→ **Work order**: The word "over" may appear in some lines of the data; copy every such line.

━━━ Record excerpts

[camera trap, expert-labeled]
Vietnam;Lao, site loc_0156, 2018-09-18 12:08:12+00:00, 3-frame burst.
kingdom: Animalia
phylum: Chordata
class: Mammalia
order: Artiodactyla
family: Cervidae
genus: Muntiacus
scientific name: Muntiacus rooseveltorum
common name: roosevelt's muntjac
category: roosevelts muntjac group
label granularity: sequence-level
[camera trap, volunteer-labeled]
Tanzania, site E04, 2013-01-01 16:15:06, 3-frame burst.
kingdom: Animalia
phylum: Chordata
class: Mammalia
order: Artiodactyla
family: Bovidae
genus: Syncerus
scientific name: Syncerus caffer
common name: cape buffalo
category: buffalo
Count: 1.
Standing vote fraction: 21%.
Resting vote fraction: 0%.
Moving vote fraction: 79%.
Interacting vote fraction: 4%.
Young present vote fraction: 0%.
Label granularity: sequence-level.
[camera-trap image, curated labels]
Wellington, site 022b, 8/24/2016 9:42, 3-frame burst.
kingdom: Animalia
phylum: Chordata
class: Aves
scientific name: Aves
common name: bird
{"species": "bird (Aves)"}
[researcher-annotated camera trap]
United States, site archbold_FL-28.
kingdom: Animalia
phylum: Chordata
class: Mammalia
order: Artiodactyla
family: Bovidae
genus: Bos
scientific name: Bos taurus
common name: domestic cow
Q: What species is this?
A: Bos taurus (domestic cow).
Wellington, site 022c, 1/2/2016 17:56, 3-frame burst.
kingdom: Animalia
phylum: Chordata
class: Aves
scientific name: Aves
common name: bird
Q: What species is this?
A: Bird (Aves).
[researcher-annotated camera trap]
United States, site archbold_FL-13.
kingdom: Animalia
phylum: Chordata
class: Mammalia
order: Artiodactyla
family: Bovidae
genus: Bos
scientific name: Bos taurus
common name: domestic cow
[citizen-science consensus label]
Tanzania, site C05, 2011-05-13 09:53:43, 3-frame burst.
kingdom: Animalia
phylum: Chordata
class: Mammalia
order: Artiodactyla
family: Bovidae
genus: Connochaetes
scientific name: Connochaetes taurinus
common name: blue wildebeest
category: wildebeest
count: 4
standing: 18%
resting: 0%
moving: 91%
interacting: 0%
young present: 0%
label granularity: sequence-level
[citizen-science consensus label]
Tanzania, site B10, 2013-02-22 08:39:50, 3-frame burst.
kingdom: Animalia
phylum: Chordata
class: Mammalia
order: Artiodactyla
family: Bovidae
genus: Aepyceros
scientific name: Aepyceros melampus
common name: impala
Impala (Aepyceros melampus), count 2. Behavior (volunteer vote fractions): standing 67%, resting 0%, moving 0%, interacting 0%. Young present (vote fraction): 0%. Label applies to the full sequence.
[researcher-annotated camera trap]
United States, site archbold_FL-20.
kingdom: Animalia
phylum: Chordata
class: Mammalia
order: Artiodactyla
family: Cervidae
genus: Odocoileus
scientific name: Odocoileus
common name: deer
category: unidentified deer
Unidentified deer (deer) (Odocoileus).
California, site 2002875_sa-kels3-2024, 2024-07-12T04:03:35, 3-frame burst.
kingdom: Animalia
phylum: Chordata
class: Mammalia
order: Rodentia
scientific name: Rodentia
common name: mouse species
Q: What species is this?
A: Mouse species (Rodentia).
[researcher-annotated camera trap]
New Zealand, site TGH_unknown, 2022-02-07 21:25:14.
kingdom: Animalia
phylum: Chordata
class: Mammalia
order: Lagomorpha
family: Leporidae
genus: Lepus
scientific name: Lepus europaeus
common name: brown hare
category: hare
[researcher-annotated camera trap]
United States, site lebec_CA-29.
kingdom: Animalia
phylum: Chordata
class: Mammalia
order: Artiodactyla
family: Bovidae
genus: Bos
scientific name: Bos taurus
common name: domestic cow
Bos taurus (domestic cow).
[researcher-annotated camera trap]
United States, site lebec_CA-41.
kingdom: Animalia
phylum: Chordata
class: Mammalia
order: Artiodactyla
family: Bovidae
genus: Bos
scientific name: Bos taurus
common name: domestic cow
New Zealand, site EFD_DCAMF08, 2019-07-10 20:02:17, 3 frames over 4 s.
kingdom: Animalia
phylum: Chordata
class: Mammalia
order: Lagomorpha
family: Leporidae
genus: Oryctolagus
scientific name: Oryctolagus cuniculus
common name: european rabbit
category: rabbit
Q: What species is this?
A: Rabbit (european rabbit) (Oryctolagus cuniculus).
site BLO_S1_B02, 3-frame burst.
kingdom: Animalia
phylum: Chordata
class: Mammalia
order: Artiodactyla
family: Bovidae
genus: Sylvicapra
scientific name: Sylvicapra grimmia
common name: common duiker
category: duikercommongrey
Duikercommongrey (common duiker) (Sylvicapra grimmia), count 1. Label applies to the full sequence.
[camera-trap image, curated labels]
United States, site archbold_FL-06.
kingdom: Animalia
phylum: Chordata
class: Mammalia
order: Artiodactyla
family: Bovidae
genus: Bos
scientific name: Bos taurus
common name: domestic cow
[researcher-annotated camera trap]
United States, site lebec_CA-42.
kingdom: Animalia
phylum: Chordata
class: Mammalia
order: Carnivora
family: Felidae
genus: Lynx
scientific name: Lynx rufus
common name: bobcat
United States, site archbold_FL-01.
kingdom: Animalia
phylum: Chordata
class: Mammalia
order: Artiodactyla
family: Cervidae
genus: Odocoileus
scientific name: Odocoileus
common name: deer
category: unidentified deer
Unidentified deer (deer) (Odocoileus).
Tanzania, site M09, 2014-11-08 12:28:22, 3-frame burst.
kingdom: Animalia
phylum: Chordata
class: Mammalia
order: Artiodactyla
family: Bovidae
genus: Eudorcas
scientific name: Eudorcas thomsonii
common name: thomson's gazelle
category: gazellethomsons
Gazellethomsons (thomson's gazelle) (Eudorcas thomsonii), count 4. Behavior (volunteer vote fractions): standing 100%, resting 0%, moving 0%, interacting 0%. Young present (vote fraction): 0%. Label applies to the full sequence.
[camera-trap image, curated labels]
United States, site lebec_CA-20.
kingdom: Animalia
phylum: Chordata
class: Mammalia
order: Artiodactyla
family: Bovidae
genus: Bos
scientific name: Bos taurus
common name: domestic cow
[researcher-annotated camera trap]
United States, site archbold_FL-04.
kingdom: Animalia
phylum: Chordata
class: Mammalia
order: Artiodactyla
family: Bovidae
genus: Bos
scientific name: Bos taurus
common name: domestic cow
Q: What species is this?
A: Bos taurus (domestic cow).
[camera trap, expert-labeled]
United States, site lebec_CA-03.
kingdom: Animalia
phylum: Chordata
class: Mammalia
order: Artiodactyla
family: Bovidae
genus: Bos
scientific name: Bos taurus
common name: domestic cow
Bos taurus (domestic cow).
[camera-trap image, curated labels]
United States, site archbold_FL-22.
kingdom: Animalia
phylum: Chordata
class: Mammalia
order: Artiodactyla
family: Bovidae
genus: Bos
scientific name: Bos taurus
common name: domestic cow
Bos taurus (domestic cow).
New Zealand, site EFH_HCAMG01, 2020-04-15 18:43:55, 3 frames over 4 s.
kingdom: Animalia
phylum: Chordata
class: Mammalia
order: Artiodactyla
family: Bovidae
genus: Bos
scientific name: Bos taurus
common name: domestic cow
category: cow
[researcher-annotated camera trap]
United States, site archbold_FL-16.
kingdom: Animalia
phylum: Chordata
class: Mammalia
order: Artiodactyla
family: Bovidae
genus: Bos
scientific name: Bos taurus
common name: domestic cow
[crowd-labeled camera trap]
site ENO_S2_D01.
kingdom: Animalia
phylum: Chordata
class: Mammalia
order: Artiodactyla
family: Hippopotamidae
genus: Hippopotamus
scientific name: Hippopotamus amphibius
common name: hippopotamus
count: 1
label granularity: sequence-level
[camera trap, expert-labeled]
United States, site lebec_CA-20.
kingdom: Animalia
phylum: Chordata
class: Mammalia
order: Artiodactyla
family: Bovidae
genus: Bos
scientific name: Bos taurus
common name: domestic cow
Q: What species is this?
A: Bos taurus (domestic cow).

━━━━━━

→ **Reply to the task**:
New Zealand, site EFD_DCAMF08, 2019-07-10 20:02:17, 3 frames over 4 s.
New Zealand, site EFH_HCAMG01, 2020-04-15 18:43:55, 3 frames over 4 s.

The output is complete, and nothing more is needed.